Vul de tabel in. Waarom zijn veelvouden van `10` slimme `t` -waarden?
`t` (min.) | `0` | `10` | `20` |
`T` (°C) | ... | ... | ... |
Schets de grafiek van `T` als functie van `t` voor `0 le t le 20` min.
Twee blokjes koper (blokje `A` en blokje `B` ) worden op `t=0` uit twee afzonderlijke hoeveelheden warm water gehaald en koelen af volgens:
`T_A(t)=150*3^(text(-)t/10)` en `T_B(t)=100*3^(text(-)t/15)`
Hierin is:
`t` de tijd in minuten
`T` de temperatuur in °C
Beredeneer dat hoewel blokje `A` op `t=0` een hogere temperatuur heeft, dit sneller is afgekoeld dan blokje `B` .

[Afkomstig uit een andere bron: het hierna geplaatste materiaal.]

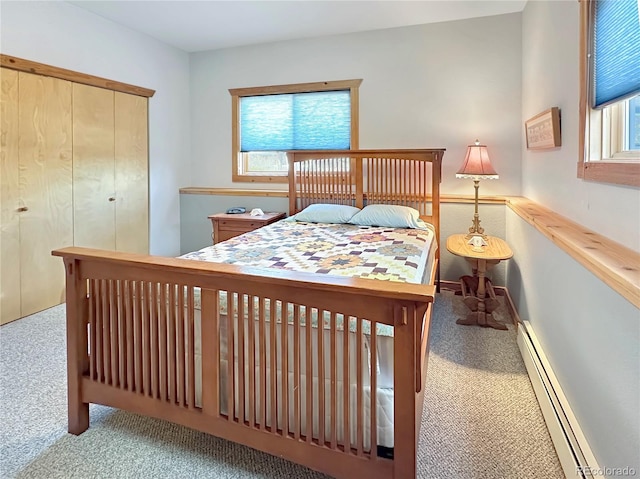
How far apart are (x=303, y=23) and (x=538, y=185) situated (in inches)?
100

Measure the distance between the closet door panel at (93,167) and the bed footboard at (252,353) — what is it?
2.10 meters

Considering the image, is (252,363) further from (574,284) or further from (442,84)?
(442,84)

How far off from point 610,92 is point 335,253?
142 centimetres

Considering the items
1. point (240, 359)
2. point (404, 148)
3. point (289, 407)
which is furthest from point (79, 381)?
point (404, 148)

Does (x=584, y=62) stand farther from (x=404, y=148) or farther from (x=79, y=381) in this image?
(x=79, y=381)

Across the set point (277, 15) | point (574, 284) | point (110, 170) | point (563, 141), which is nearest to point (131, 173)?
point (110, 170)

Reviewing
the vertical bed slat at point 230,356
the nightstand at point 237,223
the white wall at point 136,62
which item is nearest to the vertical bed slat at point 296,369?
the vertical bed slat at point 230,356

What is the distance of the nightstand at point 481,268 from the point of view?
268 centimetres

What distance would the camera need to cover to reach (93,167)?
3539mm

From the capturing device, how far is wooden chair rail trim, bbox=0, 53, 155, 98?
9.24 feet

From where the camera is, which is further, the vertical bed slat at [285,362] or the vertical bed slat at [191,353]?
the vertical bed slat at [191,353]

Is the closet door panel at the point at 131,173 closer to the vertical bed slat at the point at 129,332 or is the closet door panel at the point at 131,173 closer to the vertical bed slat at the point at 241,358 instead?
the vertical bed slat at the point at 129,332

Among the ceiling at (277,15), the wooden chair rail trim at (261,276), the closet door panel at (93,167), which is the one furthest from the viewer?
the closet door panel at (93,167)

Geef een schatting van het tijdstip waarop `A` en `B` dezelfde temperatuur hebben. Hoe groot is die temperatuur?
Teken het verloop van `T_A` en `T_B` in één figuur. Controleer het antwoord bij b met behulp van de grafieken.
Er zijn twee tijdstippen aan te wijzen waarop het verschil in temperatuur tussen blokje `A` en blokje `B` ongeveer gelijk is aan `5` °C.
Noem een strategie om een schatting te geven van deze twee tijdstippen.